And yet the minute I touched down and started exploring, I was blown away by the distinctly Chicagoan way. The centre of town is beautiful, but within a few days I had tired of constantly having to travel into the “Loop” in order to get anywhere. In the sprawling neighbourhoods circling downtown, that’s where you really learn about how the city works.

There is an overwhelming sense of pride and community ownership, even in the parts of town where, based on the media rhetoric, you might expect to notice it the least. Before my trip I read about so many inspirational people doing their bit to make change in their communities; and when I got there, it was incredibly refreshing to meet residents from all over the city who were not only aware of this type of work being done, but were actively championing it.

I repeatedly heard about groups such as: Ceasefire, (now Cure Violence) the violence intervention initiative made famous by the 2011 documentary The Interruptors; RAGE (the Resident’s Association of Greater Englewood) and their founder Asiaha Butler, working closely with local leaders to promote a positive narrative around their often stigmatised neighbourhood; and Sweet Beginnings, who offer full-time transitional jobs in a green industry, for formerly incarcerated individuals.

With many of these projects happening on Chicago’s South Side, I was desperate to get down there and learn more.


Stony Island Arts Bank, by Rebuild Foundation



The South Side

Chicago is talked about as one of the most segregated cities in the US, and the South Side is where this is most visible. Here the neighbourhoods grew with the influxes of foreign immigrants in the late 19th Century, followed by black southerners during the Great Migration.

After the Civil Rights Movement and the closure of many of the South Side’s largest industrial sites, many of the educated and middle-class black residents left the city, or moved to different neighbourhoods. The South Side lost population, leaving a concentration of poor, black families, and few businesses and cultural organisations, not to mention struggling schools and public services.

The South Side is famous for its musicians, artists and politicians (one in particular).

At the time of my visit, the MCA was hosting an exhibition called The Freedom Principle: Experiments in Art and Music, 1965 to Now, which told the story of the 1960’s African American avant-garde artists and musicians, mostly based on Chicago’s South Side; and the impact they continue to have on American artists of today.

I was blown away by the collection of sculptural installations, prints, performance pieces, music, paintings and publications; all telling a story of thriving communities of bold, empowered artists. This was not the same South Side I’d come to recognise from the anecdotal horror stories and the grim statistics, constantly thrown up by the media.

The exhibition focused on the work of two important groups from the 1960s: the Advancement of Creative Musicians (AACM) and the African Commune of Bad Relevant Artists (AfriCobra).

Their work was surprisingly accessible for an avant-garde movement. Partly because the art seemed to always serve a purpose: Many pieces I saw were depicted in simple print or pattern, meaning that they could be easily reproduced as posters; held up at rallies or displayed in local community centres. Both groups also had bases located on the South Side, which were not only used as galleries and performance venues, but also as community spaces for local residents- the AACM’s headquarters even doubled up as a free school.

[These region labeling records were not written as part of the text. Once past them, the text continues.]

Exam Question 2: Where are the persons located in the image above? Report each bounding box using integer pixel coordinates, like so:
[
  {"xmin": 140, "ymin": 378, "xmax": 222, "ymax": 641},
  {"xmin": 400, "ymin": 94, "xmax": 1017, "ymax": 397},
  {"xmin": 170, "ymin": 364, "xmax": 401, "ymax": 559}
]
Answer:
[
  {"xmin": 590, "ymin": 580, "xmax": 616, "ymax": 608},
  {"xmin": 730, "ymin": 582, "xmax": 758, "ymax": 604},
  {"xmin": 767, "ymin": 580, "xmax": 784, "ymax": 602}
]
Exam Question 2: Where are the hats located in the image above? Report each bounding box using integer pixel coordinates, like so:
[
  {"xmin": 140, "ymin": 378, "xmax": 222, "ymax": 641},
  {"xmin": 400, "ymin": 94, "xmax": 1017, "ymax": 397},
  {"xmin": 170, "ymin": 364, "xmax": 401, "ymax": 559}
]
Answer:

My favourite story was how in 1967, AFRICobra created the Wall of Respect, a 20 by 60 foot mural, which became a site for poetry readings and musical performances. A celebration of “heroes and sheroes”: to many this was the first time that they were seeing art celebrating black achievements.

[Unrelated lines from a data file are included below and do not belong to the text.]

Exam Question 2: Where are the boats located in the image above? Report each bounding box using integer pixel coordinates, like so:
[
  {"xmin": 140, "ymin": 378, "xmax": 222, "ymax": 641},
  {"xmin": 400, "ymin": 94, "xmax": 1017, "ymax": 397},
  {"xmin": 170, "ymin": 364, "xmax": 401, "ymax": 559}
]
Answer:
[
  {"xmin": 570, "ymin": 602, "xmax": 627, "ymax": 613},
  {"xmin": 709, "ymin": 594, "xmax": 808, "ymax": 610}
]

This exhibition was an important lesson in art for social justice, however I couldn’t help but feel slightly uncomfortable: walking around the beautiful MCA, with views over Lake Shore Park, in the shadow of the famous John Hancock Centre; I thought back to the free school bus service, bringing kids into the city centre; to learn about the black artists who fought to bring their own version of culture to the South Side neighbourhoods.

Among all the people I met during my week in Chicago; Over and over again, I was asked if I had come across one person in particular. The whole city seems to be talking about Theaster Gates, and the work he’s doing on Chicago’s South Side.

Theaster Gates is a born and bred South Sider. He is an artist, but could be described as an entrepreneur, developer, planner, community leader …. the list goes on.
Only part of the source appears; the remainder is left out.